So you would bring the wrong gas for the planned dive in your example (up to 130ft) simply because you had it left over? That's just stupid, irrespective of whether or not you know Dalton's Diamond.

Believe me, I'm with you on the desirability of knowing how to calculate MOD, best mix, etc. You're just not helping your case with examples that effectively have nothing to do with that ability
 
re-stating again, the OceanX calculator in the NAUI materials is a wonderful tool....
 
So you would bring the wrong gas for the planned dive in your example (up to 130ft) simply because you had it left over? That's just stupid, irrespective of whether or not you know Dalton's Diamond.

Believe me, I'm with you on the desirability of knowing how to calculate MOD, best mix, etc. You're just not helping your case with examples that effectively have nothing to do with that ability

Of course not, I would have 28% and O-2, as I said. I have definitely seen people show up with the wrong mix and not get on the boat over the years. Think of a better example and post it, I've come up with four or five here. I said it earlier: fine, don't teach it, don't bother learning it, just don't expect the divers who take those courses to be able to make informed decisions above or below the water.
 
I'd rather have someone write the MOD down on a sticker from a table and put it on the tank than screw up the math in their head on a rocking boat.
 
Think of a better example and post it, I've come up with four or five here.

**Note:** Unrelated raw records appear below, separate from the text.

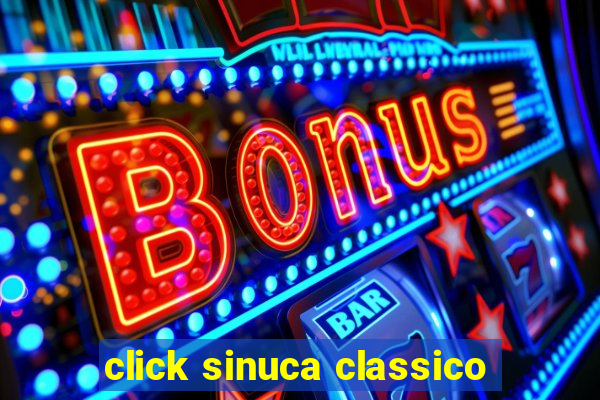 click sinuca classico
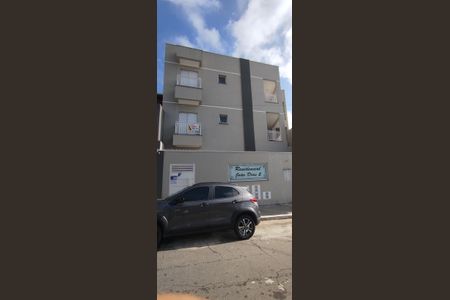 Apartamento à venda com 58m², 2 quartos e sem vaga Apartamento à venda com 58m², 2 quartos e sem vagaFachada + Placa
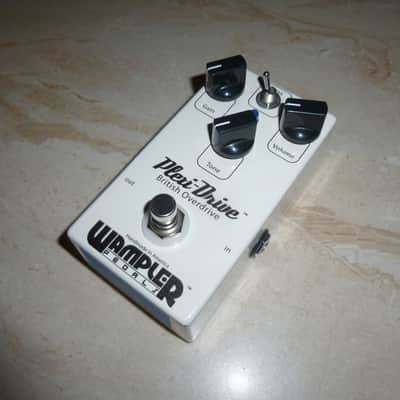 Wampler Plexi Drive Pedal | Reverb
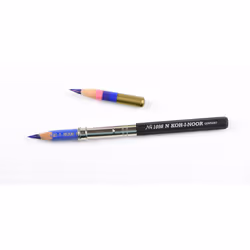 Chartpak Koh-I-Noor Universal Pencil Lengthener  1 Each (1098N.BLA)  Black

I have no need/desire to support your position.

PS - You're arguing against a position that no one else is taking. I'm just saying that your examples don't support your point. If someone shows up at the boat with the wrong mix because the destination was changed it doesn't whether they used a table, Dalton's Diamond, or an abacus to calculate their mix -- it's the wrong mix, and how they calculated their mix doesn't matter. The guy who knows his math inside and out is going to be left at the dock just the same as the guy who relied on a nitrox table.
 
Hyper, of course, but MOD is just that, it's calculated at a PPO2 of 1.6.

Is it? I can calculate a MOD at any PPO2. Or, I can look at the chart at the fill station after I analyze my tank and just write it down from the 1.4 or 1.6 column for whatever mix I actually ended up with in the tank.
 
I'd rather have someone write the MOD down on a sticker from a table and put it on the tank than screw up the math in their head on a rocking boat.



30% nitrox.

surface pp02 is .3
at 10 m .6
20m .9
30m 1.2
40 m 1.5
50m 1.8

i think the boat would need to rock quite a lot not to be able to do the maths.